Gökhan sağdan, Olcay soldan Tottenham savunmasını ilk yarı boyunca epey hırpaladı. Demba Ba sağa sola koşarak arkadaşlarına boş saha bıraktı ama arkadan çok destek gelmedi. Oynanan futbola göre ilk yarının skoru 3-1 Beşiktaş lehine olmalıydı ama futbol bu iyi olan değil atan skoru değiştiriyor.
İlk yarının özeti pozisyona giren Beşiktaş golü atan Tottenham oldu denebilir.

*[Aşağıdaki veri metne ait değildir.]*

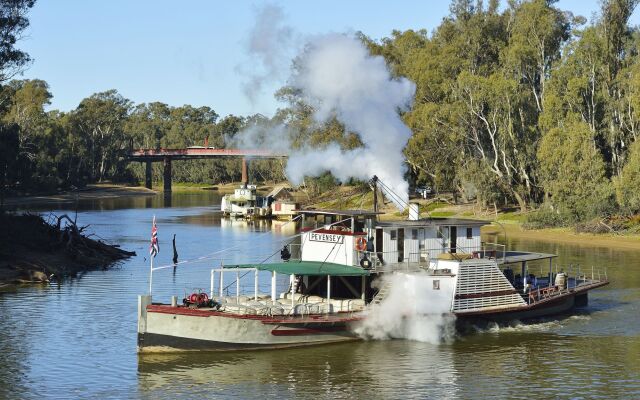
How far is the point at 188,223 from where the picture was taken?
10612 cm

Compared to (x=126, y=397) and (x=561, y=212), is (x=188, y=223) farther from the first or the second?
(x=126, y=397)

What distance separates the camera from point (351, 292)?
40594 mm

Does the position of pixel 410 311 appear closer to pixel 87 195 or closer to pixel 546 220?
pixel 546 220

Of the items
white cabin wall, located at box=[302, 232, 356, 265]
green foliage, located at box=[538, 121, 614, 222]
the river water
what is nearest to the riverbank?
green foliage, located at box=[538, 121, 614, 222]

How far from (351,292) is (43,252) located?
29.7 m

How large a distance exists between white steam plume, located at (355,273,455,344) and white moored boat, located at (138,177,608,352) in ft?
0.19

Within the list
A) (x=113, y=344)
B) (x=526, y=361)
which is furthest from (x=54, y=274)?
(x=526, y=361)

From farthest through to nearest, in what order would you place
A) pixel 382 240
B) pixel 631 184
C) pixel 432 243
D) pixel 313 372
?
pixel 631 184
pixel 432 243
pixel 382 240
pixel 313 372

Beşiktaş iyi oyununa devam etti hatta Tottenham’ın Fransız kalecisi adeta yıldız oldu. İnanılmaz kurtarışları ile takımının gol yemesini engelledi. Veli, Sosa ve Atiba ikinci yarı daha etkili oldu. 70’inci dakikada Tolga yediği golün çok daha tehlikelisini nefis kurtardı. Dakika 76, 9 atak 6 gol posizyonu ve Fransız Lorinz harikalar yarattı ama gol yok!

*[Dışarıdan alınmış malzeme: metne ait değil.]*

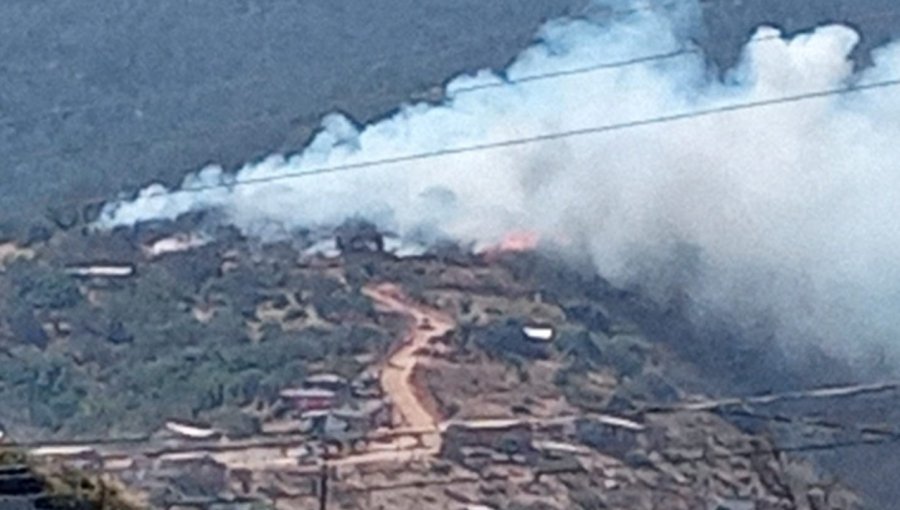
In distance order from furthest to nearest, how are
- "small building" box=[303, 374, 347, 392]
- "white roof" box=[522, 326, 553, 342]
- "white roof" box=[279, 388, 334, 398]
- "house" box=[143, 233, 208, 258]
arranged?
"house" box=[143, 233, 208, 258] < "white roof" box=[522, 326, 553, 342] < "small building" box=[303, 374, 347, 392] < "white roof" box=[279, 388, 334, 398]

Beşiktaş normal yollardan atamadığı golü 88’de penaltıdan Demba Ba ile buldu.. İşte futbol bu.. 3-4 yapacağın maçı penaltıdan ve beraberlikle tamamlıyorsun.
Beşiktaş Avrupa’da hakikaten çok iyi futbol oynuyor. Klasik bir kadrosu var. Biliç çok oynamadan aynı kadroyu kullanmaya çalışıyor. Bence Beşiktaş’ın en büyük artısı da bu oluyor.

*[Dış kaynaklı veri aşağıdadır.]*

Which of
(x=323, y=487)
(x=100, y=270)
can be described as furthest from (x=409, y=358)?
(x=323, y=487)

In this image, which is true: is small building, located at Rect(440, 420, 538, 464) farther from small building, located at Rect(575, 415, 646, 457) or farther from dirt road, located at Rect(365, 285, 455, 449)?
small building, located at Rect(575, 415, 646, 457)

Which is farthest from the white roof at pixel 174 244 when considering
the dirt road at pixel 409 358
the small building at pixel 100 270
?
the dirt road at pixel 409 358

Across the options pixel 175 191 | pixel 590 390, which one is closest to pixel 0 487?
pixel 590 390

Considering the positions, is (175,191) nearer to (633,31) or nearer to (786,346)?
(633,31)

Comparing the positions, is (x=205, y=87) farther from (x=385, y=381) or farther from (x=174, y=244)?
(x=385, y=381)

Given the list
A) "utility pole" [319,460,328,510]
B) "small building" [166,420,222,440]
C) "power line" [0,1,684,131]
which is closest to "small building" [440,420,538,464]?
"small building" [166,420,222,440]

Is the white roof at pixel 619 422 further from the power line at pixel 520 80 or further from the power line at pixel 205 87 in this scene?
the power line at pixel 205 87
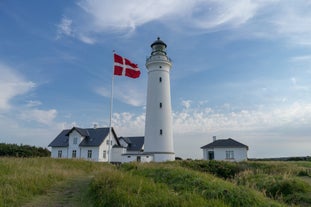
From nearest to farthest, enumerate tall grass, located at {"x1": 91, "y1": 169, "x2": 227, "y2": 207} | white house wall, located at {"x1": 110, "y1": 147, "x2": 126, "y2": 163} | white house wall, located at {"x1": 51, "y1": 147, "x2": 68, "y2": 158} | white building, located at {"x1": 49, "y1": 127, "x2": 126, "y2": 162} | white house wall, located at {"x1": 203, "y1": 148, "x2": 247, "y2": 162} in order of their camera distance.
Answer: tall grass, located at {"x1": 91, "y1": 169, "x2": 227, "y2": 207} < white house wall, located at {"x1": 203, "y1": 148, "x2": 247, "y2": 162} < white building, located at {"x1": 49, "y1": 127, "x2": 126, "y2": 162} < white house wall, located at {"x1": 110, "y1": 147, "x2": 126, "y2": 163} < white house wall, located at {"x1": 51, "y1": 147, "x2": 68, "y2": 158}

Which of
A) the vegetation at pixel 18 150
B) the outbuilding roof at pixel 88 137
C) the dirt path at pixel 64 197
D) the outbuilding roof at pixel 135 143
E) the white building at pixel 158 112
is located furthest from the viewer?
the outbuilding roof at pixel 135 143

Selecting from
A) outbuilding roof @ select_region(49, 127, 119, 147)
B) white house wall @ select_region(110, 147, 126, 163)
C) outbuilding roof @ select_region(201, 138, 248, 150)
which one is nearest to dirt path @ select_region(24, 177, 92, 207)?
outbuilding roof @ select_region(49, 127, 119, 147)

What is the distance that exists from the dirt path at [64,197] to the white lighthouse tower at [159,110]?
17900 mm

Avrupa futbolu ile aramızda en büyük fark onlar topu kazandığında rakiplerinin toparlanmasına izin vermeden son süratle karşı kaleye gitmeye çalışiyorlar, biz ise pas pas pas yapıyor ve rakibin toparlanmasına müsade ediyoruz.
Sebep cesaret noksanlığı, kaptırırsak geri nasıl döneriz düşüncesi.
Bu düşüncenin ilacı, beyinde oynamaktan başka hiç bir şey olmaması!!